Cases of AMI in pregnancy are reported, but usually a cause or underlying risk factor is identified such as coronary artery dissection, aortic dissection, or iatrogenic progesterone-induced vasospasm [810]. This case may be classified as sudden adult death syndrome (SADS) which characterises unexpected cardiac death in the community with no definite cause identified [11]. The proportion of sudden unexpected adult death is measured as 4.1% in a national survey [12]. An underlying genetic disease such as hypertrophic cardiomyopathy, dilated cardiomyopathy, and arrhythmogenic right ventricular dysplasia may lead to nonischaemic sudden cardiac death [11].

Interventions such as angioplasty, stent placement or cardiopulmonary bypass are not applied frequently in pregnant women [4]. In the present case, PTCA could not be performed due to the inconvenient status of the patient.

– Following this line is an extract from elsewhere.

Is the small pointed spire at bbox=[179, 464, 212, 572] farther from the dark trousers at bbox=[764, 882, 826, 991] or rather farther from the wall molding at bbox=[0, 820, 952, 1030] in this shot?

Emergent cesarean delivery in the pregnant patient beyond 24 weeks of gestation is recommended in case of cardiopulmonary arrest within 4 minutes [13]. In our case, this was not possible because the fetus had lost viability long before cardiac arrest occurred.

An autopsy would have been helpful in identifying the cause of death. In the pregnant population, acute myocardial infarction is not suspected very often. Signs and symptoms may be misinterpreted as manifestations of pregnancy. McClure concludes that symptoms of breathlessness, oedema, orthopnoea, and signs of tachypnea and tachycardia should be clues to cardiomyopathy and are indications for a chest X-ray and echocardiogram [14].

Maternal deaths due to vascular dissection and rupture presented with unexplainable pain, and the majority had a risk factor, namely, hypertension. Inadequate assessment of the complaints and delay in diagnosis were the most frequent problems identified in a nationwide enquiry of The Netherlands [15]. We conclude that nonspecific complaints such as back pain and shortness of breath in a pregnant woman should be evaluated profoundly. A pregnant woman applying to the hospital must be considered as a patient and not forwarded to the obstetrician immediately. This patient was fortunate to be sent back to the emergency room where respiratory arrest developed but this was not enough to save her life.

4. Conclusion

Pregnant patients with nonspecific complaints must be evaluated for possible life-threatening events. This is a case report of a pregnant woman with no risk factors for myocardial infarction and shows us the importance of differential diagnosis and the unwanted consequences of delayed interventions.